Start of Source excerpt

Chemicals that go through Tier 1 screening and are found to have the
potential to interact with the estrogen, androgen, or thyroid hormone
systems will proceed to the next stage of the EDSP where EPA will
determine which, if any, of the Tier 2 tests are necessary based on the
available data. Tier 2 testing is designed to identify any adverse
endocrine-related effects caused by the substance, and establish a
quantitative relationship between the dose and that endocrine effect.
EPA is not currently able to provide definitive examples of the
specific circumstances in which a chemical would be able to go directly
to Tier 2 testing; however, if an order recipient chooses to make such
a request, EPA will consider it, along with any justification provided.
In general, it may in some cases be possible to determine
[[Page 70564]]
that a particular chemical has the potential to interact with the
endocrine system and therefore could proceed to Tier 2 even if Tier 1
data are limited. However, if only some of the Tier 1 data are
available, there may not be sufficient information to determine that
some of the Tier 2 data are not necessary. These determinations will be
made in a weight-of-evidence judgment on a case-by-case basis and made
publicly available for consideration by others with the same or similar
circumstances.

End of Source excerpt
Start of Dataset

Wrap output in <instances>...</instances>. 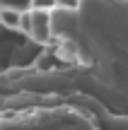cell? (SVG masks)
I'll return each instance as SVG.
<instances>
[{"mask_svg":"<svg viewBox=\"0 0 128 130\" xmlns=\"http://www.w3.org/2000/svg\"><path fill=\"white\" fill-rule=\"evenodd\" d=\"M0 19H3L7 27H19V14L17 12H10V10H3L0 12Z\"/></svg>","mask_w":128,"mask_h":130,"instance_id":"cell-1","label":"cell"}]
</instances>
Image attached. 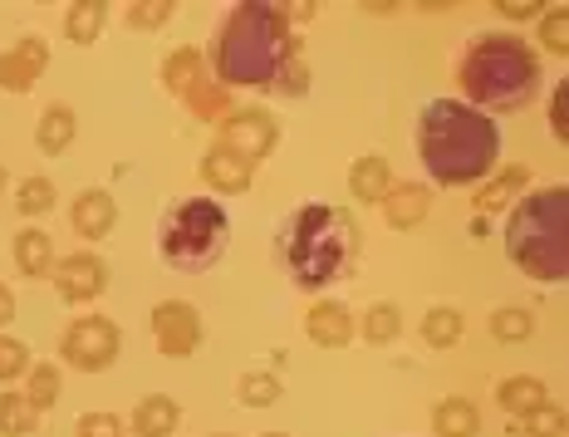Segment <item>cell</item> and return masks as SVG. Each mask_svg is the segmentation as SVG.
<instances>
[{
  "instance_id": "cell-1",
  "label": "cell",
  "mask_w": 569,
  "mask_h": 437,
  "mask_svg": "<svg viewBox=\"0 0 569 437\" xmlns=\"http://www.w3.org/2000/svg\"><path fill=\"white\" fill-rule=\"evenodd\" d=\"M418 152L432 182L471 187L501 158V128L491 113L471 109L461 99H432L418 118Z\"/></svg>"
},
{
  "instance_id": "cell-2",
  "label": "cell",
  "mask_w": 569,
  "mask_h": 437,
  "mask_svg": "<svg viewBox=\"0 0 569 437\" xmlns=\"http://www.w3.org/2000/svg\"><path fill=\"white\" fill-rule=\"evenodd\" d=\"M290 54L295 30L284 26L280 6H260V0L227 10V20L211 34V75L221 89H270Z\"/></svg>"
},
{
  "instance_id": "cell-3",
  "label": "cell",
  "mask_w": 569,
  "mask_h": 437,
  "mask_svg": "<svg viewBox=\"0 0 569 437\" xmlns=\"http://www.w3.org/2000/svg\"><path fill=\"white\" fill-rule=\"evenodd\" d=\"M359 256V221L343 207L310 202L290 211L280 227V261L300 290H325Z\"/></svg>"
},
{
  "instance_id": "cell-4",
  "label": "cell",
  "mask_w": 569,
  "mask_h": 437,
  "mask_svg": "<svg viewBox=\"0 0 569 437\" xmlns=\"http://www.w3.org/2000/svg\"><path fill=\"white\" fill-rule=\"evenodd\" d=\"M461 93L481 109L516 113L540 93V54L520 34H477L457 64Z\"/></svg>"
},
{
  "instance_id": "cell-5",
  "label": "cell",
  "mask_w": 569,
  "mask_h": 437,
  "mask_svg": "<svg viewBox=\"0 0 569 437\" xmlns=\"http://www.w3.org/2000/svg\"><path fill=\"white\" fill-rule=\"evenodd\" d=\"M506 256L526 270L530 280L569 276V187H545L530 192L506 221Z\"/></svg>"
},
{
  "instance_id": "cell-6",
  "label": "cell",
  "mask_w": 569,
  "mask_h": 437,
  "mask_svg": "<svg viewBox=\"0 0 569 437\" xmlns=\"http://www.w3.org/2000/svg\"><path fill=\"white\" fill-rule=\"evenodd\" d=\"M227 236H231V221H227V207L211 202V197H187L177 202L168 217H162V236H158V251L172 270H211L227 251Z\"/></svg>"
},
{
  "instance_id": "cell-7",
  "label": "cell",
  "mask_w": 569,
  "mask_h": 437,
  "mask_svg": "<svg viewBox=\"0 0 569 437\" xmlns=\"http://www.w3.org/2000/svg\"><path fill=\"white\" fill-rule=\"evenodd\" d=\"M162 85H168L177 99H187V109H192L197 118H207V123H221V118L236 113L231 103V89H221L217 79H207V59H201V50H172L168 64H162Z\"/></svg>"
},
{
  "instance_id": "cell-8",
  "label": "cell",
  "mask_w": 569,
  "mask_h": 437,
  "mask_svg": "<svg viewBox=\"0 0 569 437\" xmlns=\"http://www.w3.org/2000/svg\"><path fill=\"white\" fill-rule=\"evenodd\" d=\"M118 349H123V329L113 320H103V315H84V320H74L64 329V339H59V354L84 374L109 369L118 359Z\"/></svg>"
},
{
  "instance_id": "cell-9",
  "label": "cell",
  "mask_w": 569,
  "mask_h": 437,
  "mask_svg": "<svg viewBox=\"0 0 569 437\" xmlns=\"http://www.w3.org/2000/svg\"><path fill=\"white\" fill-rule=\"evenodd\" d=\"M280 143V123L270 118L266 109H236L231 118H221V143L217 148H227L236 152L241 162H260V158H270Z\"/></svg>"
},
{
  "instance_id": "cell-10",
  "label": "cell",
  "mask_w": 569,
  "mask_h": 437,
  "mask_svg": "<svg viewBox=\"0 0 569 437\" xmlns=\"http://www.w3.org/2000/svg\"><path fill=\"white\" fill-rule=\"evenodd\" d=\"M152 339H158V349L168 359H187L201 345V315L187 300H162L152 310Z\"/></svg>"
},
{
  "instance_id": "cell-11",
  "label": "cell",
  "mask_w": 569,
  "mask_h": 437,
  "mask_svg": "<svg viewBox=\"0 0 569 437\" xmlns=\"http://www.w3.org/2000/svg\"><path fill=\"white\" fill-rule=\"evenodd\" d=\"M50 276H54V290L64 295L69 305L99 300L103 286H109V266H103L99 256H89V251H79V256H69V261H59Z\"/></svg>"
},
{
  "instance_id": "cell-12",
  "label": "cell",
  "mask_w": 569,
  "mask_h": 437,
  "mask_svg": "<svg viewBox=\"0 0 569 437\" xmlns=\"http://www.w3.org/2000/svg\"><path fill=\"white\" fill-rule=\"evenodd\" d=\"M44 64H50V50H44V40H34V34H26V40H16L10 50H0V89L10 93H26L40 85Z\"/></svg>"
},
{
  "instance_id": "cell-13",
  "label": "cell",
  "mask_w": 569,
  "mask_h": 437,
  "mask_svg": "<svg viewBox=\"0 0 569 437\" xmlns=\"http://www.w3.org/2000/svg\"><path fill=\"white\" fill-rule=\"evenodd\" d=\"M305 335H310L319 349H343L353 339V315L343 310V305L325 300V305H315V310L305 315Z\"/></svg>"
},
{
  "instance_id": "cell-14",
  "label": "cell",
  "mask_w": 569,
  "mask_h": 437,
  "mask_svg": "<svg viewBox=\"0 0 569 437\" xmlns=\"http://www.w3.org/2000/svg\"><path fill=\"white\" fill-rule=\"evenodd\" d=\"M427 211H432V192H427V187H418V182L388 187V197H383V217H388V227L412 231V227H422Z\"/></svg>"
},
{
  "instance_id": "cell-15",
  "label": "cell",
  "mask_w": 569,
  "mask_h": 437,
  "mask_svg": "<svg viewBox=\"0 0 569 437\" xmlns=\"http://www.w3.org/2000/svg\"><path fill=\"white\" fill-rule=\"evenodd\" d=\"M74 227L79 236H89V241H103L113 227H118V207L109 192H79L74 197Z\"/></svg>"
},
{
  "instance_id": "cell-16",
  "label": "cell",
  "mask_w": 569,
  "mask_h": 437,
  "mask_svg": "<svg viewBox=\"0 0 569 437\" xmlns=\"http://www.w3.org/2000/svg\"><path fill=\"white\" fill-rule=\"evenodd\" d=\"M201 177H207V187H217V192H246V187H251V162H241L227 148H211L207 158H201Z\"/></svg>"
},
{
  "instance_id": "cell-17",
  "label": "cell",
  "mask_w": 569,
  "mask_h": 437,
  "mask_svg": "<svg viewBox=\"0 0 569 437\" xmlns=\"http://www.w3.org/2000/svg\"><path fill=\"white\" fill-rule=\"evenodd\" d=\"M177 423H182V408H177L168 394H148L133 408V433L138 437H172Z\"/></svg>"
},
{
  "instance_id": "cell-18",
  "label": "cell",
  "mask_w": 569,
  "mask_h": 437,
  "mask_svg": "<svg viewBox=\"0 0 569 437\" xmlns=\"http://www.w3.org/2000/svg\"><path fill=\"white\" fill-rule=\"evenodd\" d=\"M16 270L20 276H30V280H40V276H50L54 270V246H50V236H44L40 227H26L16 236Z\"/></svg>"
},
{
  "instance_id": "cell-19",
  "label": "cell",
  "mask_w": 569,
  "mask_h": 437,
  "mask_svg": "<svg viewBox=\"0 0 569 437\" xmlns=\"http://www.w3.org/2000/svg\"><path fill=\"white\" fill-rule=\"evenodd\" d=\"M432 428H437V437H477L481 413L471 398H442V404L432 408Z\"/></svg>"
},
{
  "instance_id": "cell-20",
  "label": "cell",
  "mask_w": 569,
  "mask_h": 437,
  "mask_svg": "<svg viewBox=\"0 0 569 437\" xmlns=\"http://www.w3.org/2000/svg\"><path fill=\"white\" fill-rule=\"evenodd\" d=\"M349 187L359 202H383L388 187H393V168H388V158H359L349 172Z\"/></svg>"
},
{
  "instance_id": "cell-21",
  "label": "cell",
  "mask_w": 569,
  "mask_h": 437,
  "mask_svg": "<svg viewBox=\"0 0 569 437\" xmlns=\"http://www.w3.org/2000/svg\"><path fill=\"white\" fill-rule=\"evenodd\" d=\"M74 133H79V118H74V109H69V103H50V109H44V118H40V152H64L69 143H74Z\"/></svg>"
},
{
  "instance_id": "cell-22",
  "label": "cell",
  "mask_w": 569,
  "mask_h": 437,
  "mask_svg": "<svg viewBox=\"0 0 569 437\" xmlns=\"http://www.w3.org/2000/svg\"><path fill=\"white\" fill-rule=\"evenodd\" d=\"M496 398H501L506 413H516V418H530L536 408H545V384L530 379V374H516V379H506L496 388Z\"/></svg>"
},
{
  "instance_id": "cell-23",
  "label": "cell",
  "mask_w": 569,
  "mask_h": 437,
  "mask_svg": "<svg viewBox=\"0 0 569 437\" xmlns=\"http://www.w3.org/2000/svg\"><path fill=\"white\" fill-rule=\"evenodd\" d=\"M103 20H109L103 0H79V6H69V16H64V34L74 44H93L103 30Z\"/></svg>"
},
{
  "instance_id": "cell-24",
  "label": "cell",
  "mask_w": 569,
  "mask_h": 437,
  "mask_svg": "<svg viewBox=\"0 0 569 437\" xmlns=\"http://www.w3.org/2000/svg\"><path fill=\"white\" fill-rule=\"evenodd\" d=\"M461 310H452V305H437V310H427L422 315V339L432 349H452V345H461Z\"/></svg>"
},
{
  "instance_id": "cell-25",
  "label": "cell",
  "mask_w": 569,
  "mask_h": 437,
  "mask_svg": "<svg viewBox=\"0 0 569 437\" xmlns=\"http://www.w3.org/2000/svg\"><path fill=\"white\" fill-rule=\"evenodd\" d=\"M34 418H40V413L30 408L26 394H0V437H26V433H34Z\"/></svg>"
},
{
  "instance_id": "cell-26",
  "label": "cell",
  "mask_w": 569,
  "mask_h": 437,
  "mask_svg": "<svg viewBox=\"0 0 569 437\" xmlns=\"http://www.w3.org/2000/svg\"><path fill=\"white\" fill-rule=\"evenodd\" d=\"M398 329H402V315H398V305H388V300L363 315V339H369V345H393Z\"/></svg>"
},
{
  "instance_id": "cell-27",
  "label": "cell",
  "mask_w": 569,
  "mask_h": 437,
  "mask_svg": "<svg viewBox=\"0 0 569 437\" xmlns=\"http://www.w3.org/2000/svg\"><path fill=\"white\" fill-rule=\"evenodd\" d=\"M530 329H536V320H530V310H520V305H506V310L491 315V335L501 339V345H520V339H530Z\"/></svg>"
},
{
  "instance_id": "cell-28",
  "label": "cell",
  "mask_w": 569,
  "mask_h": 437,
  "mask_svg": "<svg viewBox=\"0 0 569 437\" xmlns=\"http://www.w3.org/2000/svg\"><path fill=\"white\" fill-rule=\"evenodd\" d=\"M246 408H270L280 398V379L276 374H241V388H236Z\"/></svg>"
},
{
  "instance_id": "cell-29",
  "label": "cell",
  "mask_w": 569,
  "mask_h": 437,
  "mask_svg": "<svg viewBox=\"0 0 569 437\" xmlns=\"http://www.w3.org/2000/svg\"><path fill=\"white\" fill-rule=\"evenodd\" d=\"M16 207L26 211V217H44V211L54 207V182L50 177H26L16 192Z\"/></svg>"
},
{
  "instance_id": "cell-30",
  "label": "cell",
  "mask_w": 569,
  "mask_h": 437,
  "mask_svg": "<svg viewBox=\"0 0 569 437\" xmlns=\"http://www.w3.org/2000/svg\"><path fill=\"white\" fill-rule=\"evenodd\" d=\"M26 398H30V408H34V413L54 408V398H59V369H54V364H34Z\"/></svg>"
},
{
  "instance_id": "cell-31",
  "label": "cell",
  "mask_w": 569,
  "mask_h": 437,
  "mask_svg": "<svg viewBox=\"0 0 569 437\" xmlns=\"http://www.w3.org/2000/svg\"><path fill=\"white\" fill-rule=\"evenodd\" d=\"M540 40L550 54H569V10L565 6H550L540 20Z\"/></svg>"
},
{
  "instance_id": "cell-32",
  "label": "cell",
  "mask_w": 569,
  "mask_h": 437,
  "mask_svg": "<svg viewBox=\"0 0 569 437\" xmlns=\"http://www.w3.org/2000/svg\"><path fill=\"white\" fill-rule=\"evenodd\" d=\"M305 89H310V64L300 54H290L280 64V75L270 79V93H305Z\"/></svg>"
},
{
  "instance_id": "cell-33",
  "label": "cell",
  "mask_w": 569,
  "mask_h": 437,
  "mask_svg": "<svg viewBox=\"0 0 569 437\" xmlns=\"http://www.w3.org/2000/svg\"><path fill=\"white\" fill-rule=\"evenodd\" d=\"M26 369H30V349L20 345V339L0 335V384L20 379V374H26Z\"/></svg>"
},
{
  "instance_id": "cell-34",
  "label": "cell",
  "mask_w": 569,
  "mask_h": 437,
  "mask_svg": "<svg viewBox=\"0 0 569 437\" xmlns=\"http://www.w3.org/2000/svg\"><path fill=\"white\" fill-rule=\"evenodd\" d=\"M168 16H172L168 0H138V6H128V30H158Z\"/></svg>"
},
{
  "instance_id": "cell-35",
  "label": "cell",
  "mask_w": 569,
  "mask_h": 437,
  "mask_svg": "<svg viewBox=\"0 0 569 437\" xmlns=\"http://www.w3.org/2000/svg\"><path fill=\"white\" fill-rule=\"evenodd\" d=\"M128 428H123V418L118 413H84L79 418V428H74V437H123Z\"/></svg>"
},
{
  "instance_id": "cell-36",
  "label": "cell",
  "mask_w": 569,
  "mask_h": 437,
  "mask_svg": "<svg viewBox=\"0 0 569 437\" xmlns=\"http://www.w3.org/2000/svg\"><path fill=\"white\" fill-rule=\"evenodd\" d=\"M526 433H530V437H560V433H565V413L550 408V404L536 408V413H530V423H526Z\"/></svg>"
},
{
  "instance_id": "cell-37",
  "label": "cell",
  "mask_w": 569,
  "mask_h": 437,
  "mask_svg": "<svg viewBox=\"0 0 569 437\" xmlns=\"http://www.w3.org/2000/svg\"><path fill=\"white\" fill-rule=\"evenodd\" d=\"M520 182H526V168H511V172H501V182H496L491 192H481V207H496V202H501V197L511 192V187H520Z\"/></svg>"
},
{
  "instance_id": "cell-38",
  "label": "cell",
  "mask_w": 569,
  "mask_h": 437,
  "mask_svg": "<svg viewBox=\"0 0 569 437\" xmlns=\"http://www.w3.org/2000/svg\"><path fill=\"white\" fill-rule=\"evenodd\" d=\"M565 99H569V89L560 85V89H555V99H550V123H555V133H569V123H565Z\"/></svg>"
},
{
  "instance_id": "cell-39",
  "label": "cell",
  "mask_w": 569,
  "mask_h": 437,
  "mask_svg": "<svg viewBox=\"0 0 569 437\" xmlns=\"http://www.w3.org/2000/svg\"><path fill=\"white\" fill-rule=\"evenodd\" d=\"M501 16H511V20H530V16H540V6H530V0H501Z\"/></svg>"
},
{
  "instance_id": "cell-40",
  "label": "cell",
  "mask_w": 569,
  "mask_h": 437,
  "mask_svg": "<svg viewBox=\"0 0 569 437\" xmlns=\"http://www.w3.org/2000/svg\"><path fill=\"white\" fill-rule=\"evenodd\" d=\"M16 320V295H10V286H0V325Z\"/></svg>"
},
{
  "instance_id": "cell-41",
  "label": "cell",
  "mask_w": 569,
  "mask_h": 437,
  "mask_svg": "<svg viewBox=\"0 0 569 437\" xmlns=\"http://www.w3.org/2000/svg\"><path fill=\"white\" fill-rule=\"evenodd\" d=\"M0 192H6V168H0Z\"/></svg>"
},
{
  "instance_id": "cell-42",
  "label": "cell",
  "mask_w": 569,
  "mask_h": 437,
  "mask_svg": "<svg viewBox=\"0 0 569 437\" xmlns=\"http://www.w3.org/2000/svg\"><path fill=\"white\" fill-rule=\"evenodd\" d=\"M260 437H284V433H260Z\"/></svg>"
},
{
  "instance_id": "cell-43",
  "label": "cell",
  "mask_w": 569,
  "mask_h": 437,
  "mask_svg": "<svg viewBox=\"0 0 569 437\" xmlns=\"http://www.w3.org/2000/svg\"><path fill=\"white\" fill-rule=\"evenodd\" d=\"M217 437H231V433H217Z\"/></svg>"
}]
</instances>
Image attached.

End of Dataset

▶ Given exercise 1:
In the passage on EPA's endocrine screening tiers, what is Tier 2 testing designed to identify?
▶ Given exercise 2:
Write the next part of the passage on EPA's endocrine screening tiers, picking up after its final sentence.

▶ Task answer 1:
Any adverse endocrine-related effects caused by the substance.

▶ Task answer 2:
Option 3: Recipient indicates that it intends to enter (or offer to
enter) into an agreement to form a consortium to provide the data. The
recipient may choose to form a consortium to share in the cost of
producing the required data. All participants of the consortium must
submit their own ``Initial Response Form for Individual Order
Recipients,'' providing the name of the party who will be submitting
the data on the recipient's behalf.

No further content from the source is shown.